Thinking of personal narratives and collective heritage, how important is it in your view for individuals to understand the circumstances that conditioned the lives of their forebears? 

Some of us may not realize it, but the patterns in our lives are fueled by continuity. We are in many ways a product of lives that were lived before ours and I think to a large degree, the more we know about the people in our family lineage, the more we are able to understand our own motivations and aspirations. Certain characteristics that are derived from an ancestor may manifest themselves even generations later.    

Iris’ autobiography in The Roving Tree is fictional, of course, but as well as the purpose it might serve her daughter, Zati, is your protagonist concerned with her own transcendence? I’m alluding to the sense that if you haven’t told your story, or if it isn’t recorded somewhere for posterity, it’s almost as if you haven’t lived it…

I like the way you put it. I think it is because of the reasons mentioned above that Iris hopes to share her story with her daughter. Most of all, Iris is haunted by the fact that as a child, she knew little about her birth family and feels deprived because of that. Iris thus reconnects with herself as she relives her life in retrospect.

 

Adoption plays a central role in the biography of your protagonist, Iris Odys, and this is an issue that has become topical again in relation to Haiti after the 2010 earthquake. Giving your child in adoption is not always a selfish act, is it? At the same time, even the most loving of intentions can go wrong if the right procedure is not put in place to safeguard the suitability of adoptive parents and the safety of children. What are your thoughts on adoption into a foreign culture in the XXI century?
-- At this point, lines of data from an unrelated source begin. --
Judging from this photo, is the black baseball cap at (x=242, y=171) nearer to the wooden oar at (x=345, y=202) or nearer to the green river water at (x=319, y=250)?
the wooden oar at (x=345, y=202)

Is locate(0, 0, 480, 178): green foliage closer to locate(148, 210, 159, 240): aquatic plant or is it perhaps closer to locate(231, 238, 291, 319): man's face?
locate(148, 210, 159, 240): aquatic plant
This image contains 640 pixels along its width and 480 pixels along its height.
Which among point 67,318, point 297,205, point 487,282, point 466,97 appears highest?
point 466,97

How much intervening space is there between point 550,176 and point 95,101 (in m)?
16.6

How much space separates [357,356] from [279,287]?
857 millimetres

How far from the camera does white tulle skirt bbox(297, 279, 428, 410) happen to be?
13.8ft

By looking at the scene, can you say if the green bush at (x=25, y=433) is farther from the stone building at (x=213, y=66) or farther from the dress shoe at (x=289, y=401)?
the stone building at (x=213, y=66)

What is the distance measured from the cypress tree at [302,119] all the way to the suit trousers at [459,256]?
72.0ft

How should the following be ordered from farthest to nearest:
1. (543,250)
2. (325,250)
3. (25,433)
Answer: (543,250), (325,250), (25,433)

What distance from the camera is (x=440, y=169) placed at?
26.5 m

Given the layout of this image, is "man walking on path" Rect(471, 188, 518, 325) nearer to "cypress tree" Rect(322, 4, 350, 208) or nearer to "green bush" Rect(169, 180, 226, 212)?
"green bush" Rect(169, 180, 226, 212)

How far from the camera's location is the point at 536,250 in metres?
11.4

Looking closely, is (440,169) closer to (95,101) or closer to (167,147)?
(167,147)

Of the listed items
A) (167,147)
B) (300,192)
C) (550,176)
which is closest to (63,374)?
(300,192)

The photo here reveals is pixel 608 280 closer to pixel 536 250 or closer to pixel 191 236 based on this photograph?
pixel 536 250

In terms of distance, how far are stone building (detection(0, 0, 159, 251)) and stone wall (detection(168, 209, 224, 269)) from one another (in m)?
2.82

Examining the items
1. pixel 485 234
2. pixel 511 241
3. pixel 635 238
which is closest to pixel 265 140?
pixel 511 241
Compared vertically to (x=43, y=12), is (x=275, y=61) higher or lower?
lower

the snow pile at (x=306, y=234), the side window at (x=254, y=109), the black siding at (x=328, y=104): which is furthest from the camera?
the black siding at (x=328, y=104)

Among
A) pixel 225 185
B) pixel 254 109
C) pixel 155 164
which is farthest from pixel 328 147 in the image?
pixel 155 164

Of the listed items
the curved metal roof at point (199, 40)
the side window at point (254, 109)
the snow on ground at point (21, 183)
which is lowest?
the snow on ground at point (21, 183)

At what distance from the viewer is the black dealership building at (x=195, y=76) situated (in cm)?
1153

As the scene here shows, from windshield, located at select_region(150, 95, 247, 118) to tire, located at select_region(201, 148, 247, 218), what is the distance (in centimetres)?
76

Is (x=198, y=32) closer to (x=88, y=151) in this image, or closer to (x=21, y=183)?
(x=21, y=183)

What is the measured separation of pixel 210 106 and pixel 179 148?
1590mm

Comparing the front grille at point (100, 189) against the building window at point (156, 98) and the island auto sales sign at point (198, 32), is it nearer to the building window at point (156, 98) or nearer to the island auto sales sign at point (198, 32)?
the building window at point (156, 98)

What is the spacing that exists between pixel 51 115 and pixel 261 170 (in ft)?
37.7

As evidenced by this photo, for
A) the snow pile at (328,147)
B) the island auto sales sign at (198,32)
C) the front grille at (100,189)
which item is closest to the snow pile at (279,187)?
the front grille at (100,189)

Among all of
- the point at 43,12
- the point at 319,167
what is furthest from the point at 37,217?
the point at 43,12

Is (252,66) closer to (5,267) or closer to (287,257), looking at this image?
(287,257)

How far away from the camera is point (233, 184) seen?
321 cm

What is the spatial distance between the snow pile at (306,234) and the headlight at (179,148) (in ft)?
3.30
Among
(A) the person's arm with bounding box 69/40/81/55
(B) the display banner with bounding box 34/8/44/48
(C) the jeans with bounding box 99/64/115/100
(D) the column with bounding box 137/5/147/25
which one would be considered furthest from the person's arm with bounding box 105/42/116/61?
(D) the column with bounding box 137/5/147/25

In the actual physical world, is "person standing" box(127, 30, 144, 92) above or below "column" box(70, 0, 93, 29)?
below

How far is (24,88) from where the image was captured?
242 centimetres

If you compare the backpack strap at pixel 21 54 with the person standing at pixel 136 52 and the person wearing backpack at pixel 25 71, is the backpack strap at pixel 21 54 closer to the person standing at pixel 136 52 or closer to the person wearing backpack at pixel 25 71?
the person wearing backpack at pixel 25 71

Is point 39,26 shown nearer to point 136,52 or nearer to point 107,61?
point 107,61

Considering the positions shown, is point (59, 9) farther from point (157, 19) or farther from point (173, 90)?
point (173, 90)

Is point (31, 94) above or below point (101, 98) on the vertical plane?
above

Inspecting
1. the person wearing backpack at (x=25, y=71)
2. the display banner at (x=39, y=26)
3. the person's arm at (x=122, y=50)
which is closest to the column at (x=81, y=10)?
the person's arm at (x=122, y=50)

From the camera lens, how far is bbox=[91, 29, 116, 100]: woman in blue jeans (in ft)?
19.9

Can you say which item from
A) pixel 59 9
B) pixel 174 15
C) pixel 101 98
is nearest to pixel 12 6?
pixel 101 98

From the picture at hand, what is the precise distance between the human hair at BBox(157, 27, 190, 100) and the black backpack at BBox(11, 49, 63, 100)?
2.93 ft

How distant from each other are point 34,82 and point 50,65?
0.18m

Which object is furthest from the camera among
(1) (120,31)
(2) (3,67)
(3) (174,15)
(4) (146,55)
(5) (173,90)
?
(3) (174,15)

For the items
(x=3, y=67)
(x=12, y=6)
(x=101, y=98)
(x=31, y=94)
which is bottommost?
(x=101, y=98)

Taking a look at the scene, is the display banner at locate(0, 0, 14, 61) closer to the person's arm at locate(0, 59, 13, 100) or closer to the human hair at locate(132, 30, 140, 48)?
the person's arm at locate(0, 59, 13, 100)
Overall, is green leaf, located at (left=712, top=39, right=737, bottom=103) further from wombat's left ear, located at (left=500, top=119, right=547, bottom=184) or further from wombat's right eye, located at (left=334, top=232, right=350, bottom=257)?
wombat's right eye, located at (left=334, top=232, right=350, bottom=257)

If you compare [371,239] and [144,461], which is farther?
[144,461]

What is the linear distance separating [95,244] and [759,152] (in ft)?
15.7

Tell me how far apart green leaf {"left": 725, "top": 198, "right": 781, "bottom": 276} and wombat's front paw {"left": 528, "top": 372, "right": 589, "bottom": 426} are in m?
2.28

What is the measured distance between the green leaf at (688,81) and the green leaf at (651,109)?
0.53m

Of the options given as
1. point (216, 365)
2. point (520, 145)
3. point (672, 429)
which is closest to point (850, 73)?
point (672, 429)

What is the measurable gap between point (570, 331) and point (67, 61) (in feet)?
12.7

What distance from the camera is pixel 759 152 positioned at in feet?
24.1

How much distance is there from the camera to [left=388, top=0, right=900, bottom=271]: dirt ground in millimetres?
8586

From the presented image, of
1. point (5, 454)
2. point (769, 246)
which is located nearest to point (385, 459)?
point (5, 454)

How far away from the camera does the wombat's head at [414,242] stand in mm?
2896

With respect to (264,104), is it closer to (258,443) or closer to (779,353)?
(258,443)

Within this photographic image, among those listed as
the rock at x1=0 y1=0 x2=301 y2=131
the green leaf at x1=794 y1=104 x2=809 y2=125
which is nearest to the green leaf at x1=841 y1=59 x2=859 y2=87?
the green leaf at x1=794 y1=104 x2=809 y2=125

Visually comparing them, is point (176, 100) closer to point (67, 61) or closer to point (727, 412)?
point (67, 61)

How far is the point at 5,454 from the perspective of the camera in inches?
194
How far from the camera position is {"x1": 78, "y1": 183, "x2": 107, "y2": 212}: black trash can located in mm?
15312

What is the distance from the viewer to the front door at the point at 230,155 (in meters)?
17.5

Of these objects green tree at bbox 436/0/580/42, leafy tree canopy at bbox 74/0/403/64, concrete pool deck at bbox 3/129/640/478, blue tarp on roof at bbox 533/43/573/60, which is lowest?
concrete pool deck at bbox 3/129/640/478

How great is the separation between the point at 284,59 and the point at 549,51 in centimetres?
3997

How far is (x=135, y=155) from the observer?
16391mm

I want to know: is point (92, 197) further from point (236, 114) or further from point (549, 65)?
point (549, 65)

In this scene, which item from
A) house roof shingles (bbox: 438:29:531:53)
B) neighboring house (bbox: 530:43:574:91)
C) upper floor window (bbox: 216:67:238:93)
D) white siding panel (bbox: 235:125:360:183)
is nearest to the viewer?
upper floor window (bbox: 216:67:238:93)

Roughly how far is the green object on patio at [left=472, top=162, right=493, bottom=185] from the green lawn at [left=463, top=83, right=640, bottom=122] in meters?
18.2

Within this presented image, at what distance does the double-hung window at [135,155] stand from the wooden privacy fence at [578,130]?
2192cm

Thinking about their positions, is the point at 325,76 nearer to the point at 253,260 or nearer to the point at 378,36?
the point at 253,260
After the 2010 earthquake crisis in Haiti, many Europeans, Canadians, and Americans adopted Haitian orphans. In fact, some parents tried to give up their children for adoption, as it was an opportunity for their children to have a better life; but it is hard for people from Western cultures to understand that act of love and sacrifice. It is in that very same frame of mind that Iris’ mother gave her away in The Roving Tree.  We are seeing more and more of multi-racial or multi-cultural adoption these days. It is probably because people are more concerned with having successful careers before having children and it has become difficult for many to conceive at an advanced age and adoption is sometimes their only option. However, I do agree that something can go wrong in the process even if in most cases the adopted child is better off with adoptive parents.       

 

You have described The Roving Tree as “a story about rootlessness and cultural disaffiliation.” It seems like we live in a time when rootlessness is more and more the norm rather than the exception. Are we in danger of total cultural disassociation? And should we be afraid of it? 

People are not as rooted or culturally grounded as they were years ago. When I was growing up in Haiti, it was important to know who you are related to and how you are related. But now, my relatives have migrated to different countries and different states and we almost never see each other. Immigration has thus brought globalization so we can hardly speak of a single culture now.       

Your novel has been described as “a young woman’s search for her cultural and emotional identity.” Do you think this quest is a universal human need or is it triggered by certain social conditions (such as the relative comforts of middle class life or encountering the prejudice often directed against minorities)?

The issue of cultural identity is common among young people growing up in a multicultural society as they are often pulled in opposite directions by different sets of values. I see this sort of social malaise among American children of Haitian, Asian, or Hispanic parents in New York and among children of African or Caribbean descent in France. As for the question of emotional identity, I would say that it is a universal human phenomenon that is due to developmental changes people go through in life. It may also be the cause of what is perceived as social injustice toward a particular class or ethnic group.   




Published by the WEEKender supplement of Sint Maarten’s The Daily Herald newspaper on Saturday May 24, 2014.